Remedying other defects

Condition and remediation surveys may also identify other work that should be done on the building. Other problems may also become evident once remedial work has begun.

Having the owners retain a specialist in remediation practice such as an NZIBS Building Surveyor through the construction phase of the project is recommended, particularly for designers new to remediation projects.

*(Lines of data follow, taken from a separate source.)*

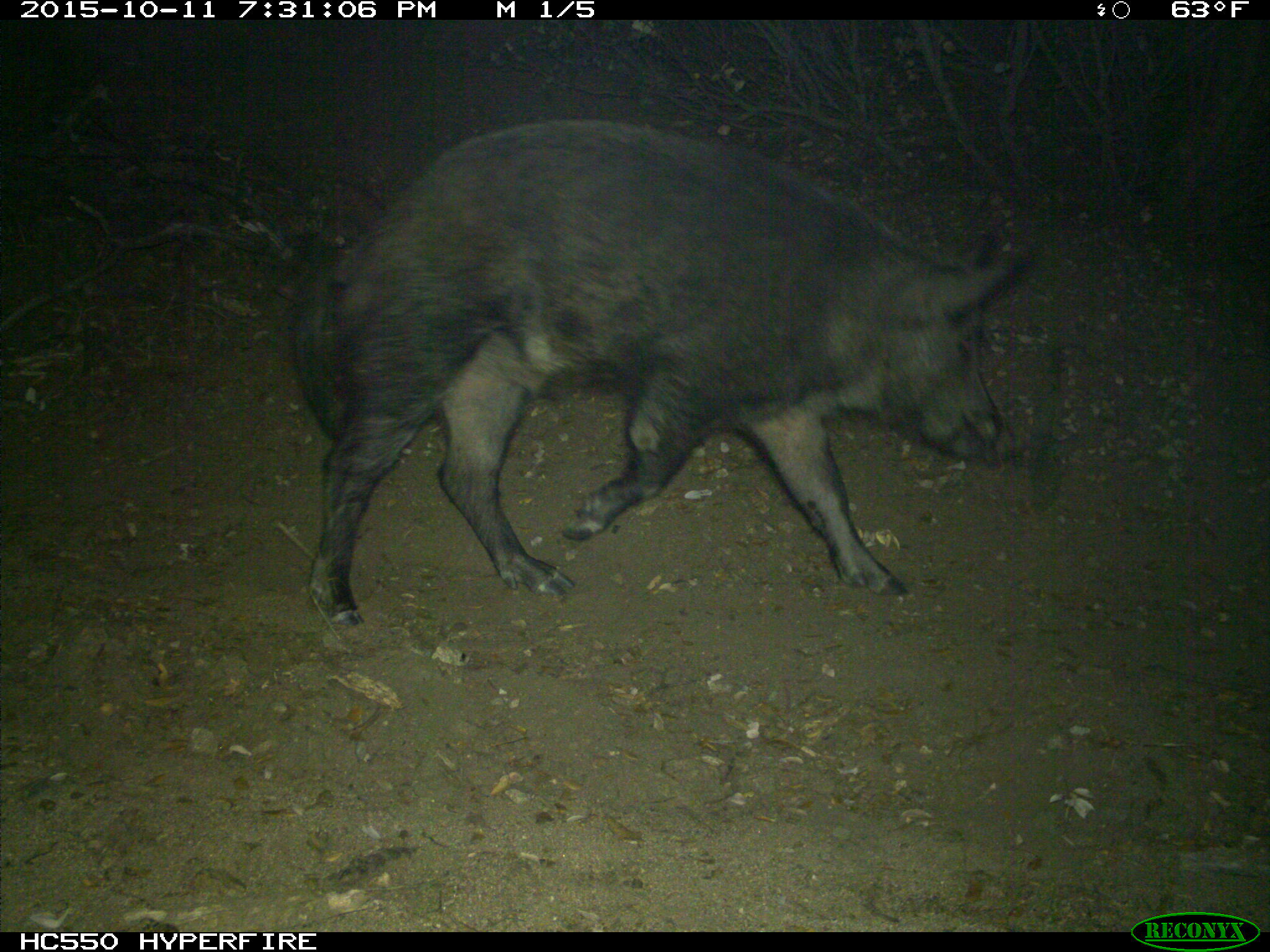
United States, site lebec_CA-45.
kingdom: Animalia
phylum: Chordata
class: Mammalia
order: Artiodactyla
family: Suidae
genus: Sus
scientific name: Sus scrofa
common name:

When problems are identified, there is a duty of care to advise the owner of the extent of the problems.

Common defects

Examples of problems that may be identified include the following:


  • Lack of fire performance of intertenancy walls and floors or boundary walls (a fire report may be needed to address fire performance issues). 
  • Inadequate barrier heights and construction.
  • No handrails to stairs.
  • Presence of hazardous materials.


  • Inadequate bracing.
  • Structural hold-down connections missing.
  • Too-long spans of rafters, beams and lintels.
  • Undersized framing.
  • Rotten framing.
  • Joists or bearers that are not effectively supporting loadbearing walls or that are missing or altered.
  • Bolted connections in structural steel members that had never been tightened or are missing.
  • Corrosion of steel framing, fixings/flashings.
  • Other examples of poor construction.


  • High levels of subfloor moisture and a lack of subfloor ventilation. 
  • High levels of internal moisture – often due to a lack of ventilation and/or heating.
  • Failure of wet area waterproofing, particularly in tiled showers.
  • Plumbing leaks.
  • Failure of basement waterproofing.
  • Flashing details not following good practice (for example, a lack of cover or contacting surfaces).
  • Missing damp-proof membrane.


  • Stormwater or sewer drainage that is blocked, lacks fall or is missing completely.


  • Unconsented (or illegal) work that has been carried out on the property. 
  • Incorrect location of the building on the site. (This is a difficult problem to address – legal input will be required to adjust boundaries or create easements.)


  • Lack of acoustic performance of intertenancy walls and floors.
  • A material that has reached the end of its serviceable life.
  • A general lack of maintenance/repair, for example, blocked downpipes, paintwork in poor condition.

Back to top

What to consider

The ability or need to undertake this work will be influenced by:

  • whether the work is legally required – where a building is deemed by the BCA to be structurally unsafe or unsanitary, there is a statutory obligation to remedy the situation
  • the owner's circumstances - do they have the resources and the will to do work that is discretionary and not legally required?
  • whether the work is considered essential or desirable - a leaking bathroom or shower may fall into this category depending on the level of damage caused 
  • a positive assessment of the costs of doing the work versus the benefits gained - in some cases, it is difficult to assign a dollar value to a benefit such as a warmer house in the case of installation of double glazing
  • the age of the building - for example, insulation in a 2 or 3-year-old building should be close to current minimums while a building that is more than 5 years old is likely to be insulated to standards current at the time, which were lower, and therefore the benefit of doing the upgrade is greater
  • the condition of the building - has maintenance been deferred for some time?
  • the current (realistic) selling price of the building and the estimated selling price once repaired, estimated for each of the repair options – is completing the additional work going to be financially viable?